● **ARTICLE**
● ● ●
Coupe du monde en Russie : « Saransk, une ville oubliée par les dieux »
Oubliée par les dieux, Saransk ? Mais pas par Depardieu. Saransk est la capitale de la Mordovie et la plus petite ville à accueillir des matchs de la Coupe du monde de football. Deuxième étape de cette échappée russe par Maxence Peniguet, qui parcourt la douzaine de villes qui accueilleront les matches de cette 21e Coupe du monde de football qui se déroule en Russie du 14 juin au 15 juillet, enjeu plus diplomatique que sportif pour Vladimir Poutine.
Confier à n’importe quel Russe le désir de passer par Saransk, c’est à coup sûr voir l'incompréhension apparaître dans ces yeux. Car Saransk — et c’est vrai, en apparence au moins — n’a rien pour elle.
● ● ●
● **Entrées enregistrées du jeu de données**
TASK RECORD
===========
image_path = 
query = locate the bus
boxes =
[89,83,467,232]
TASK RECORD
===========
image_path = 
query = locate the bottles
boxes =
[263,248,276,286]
● ● ●
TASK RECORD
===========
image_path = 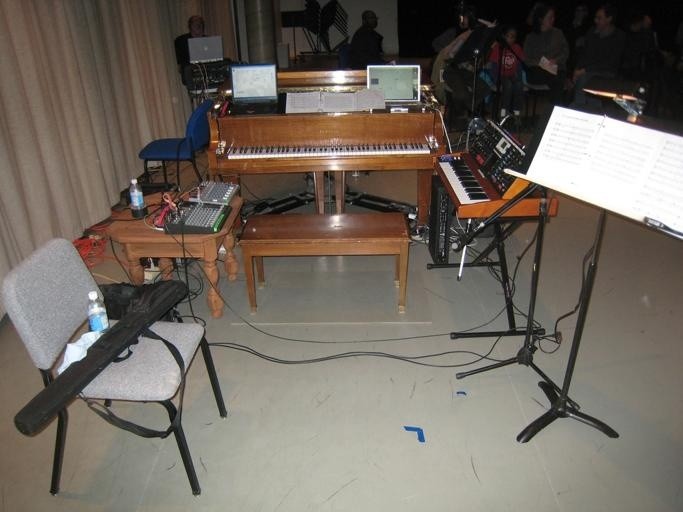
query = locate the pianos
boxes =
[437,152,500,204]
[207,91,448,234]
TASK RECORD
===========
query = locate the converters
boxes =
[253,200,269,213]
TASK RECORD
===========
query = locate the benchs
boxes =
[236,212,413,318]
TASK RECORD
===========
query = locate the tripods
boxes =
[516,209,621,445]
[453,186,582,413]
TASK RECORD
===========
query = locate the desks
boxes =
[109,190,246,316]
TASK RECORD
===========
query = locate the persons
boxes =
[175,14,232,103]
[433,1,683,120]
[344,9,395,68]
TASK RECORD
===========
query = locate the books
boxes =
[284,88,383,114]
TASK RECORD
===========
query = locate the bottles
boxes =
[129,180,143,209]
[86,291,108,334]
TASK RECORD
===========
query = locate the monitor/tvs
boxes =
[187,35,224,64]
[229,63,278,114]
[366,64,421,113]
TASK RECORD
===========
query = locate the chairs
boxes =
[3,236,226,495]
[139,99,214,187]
● ● ●
● **CONSIGNE 1**
Dans l'article sur Saransk, de quelle région cette ville est-elle la capitale ?
● **CONSIGNE 2**
Dites si chaque phrase correspond à ce que dit l'article sur Saransk, en citant les mots qui tranchent : (a) Saransk est la plus petite ville où se jouent des matchs de la Coupe du monde. (b) La Coupe du monde se tient du 14 juin au 15 août. (c) Pour Vladimir Poutine, l'enjeu de la compétition est surtout sportif.

● **RÉPONSE 1**
De la Mordovie.

● **RÉPONSE 2**
(a) Oui : « la plus petite ville à accueillir des matchs de la Coupe du monde de football ».
(b) Non : « du 14 juin au 15 juillet ».
(c) Non : « enjeu plus diplomatique que sportif pour Vladimir Poutine ».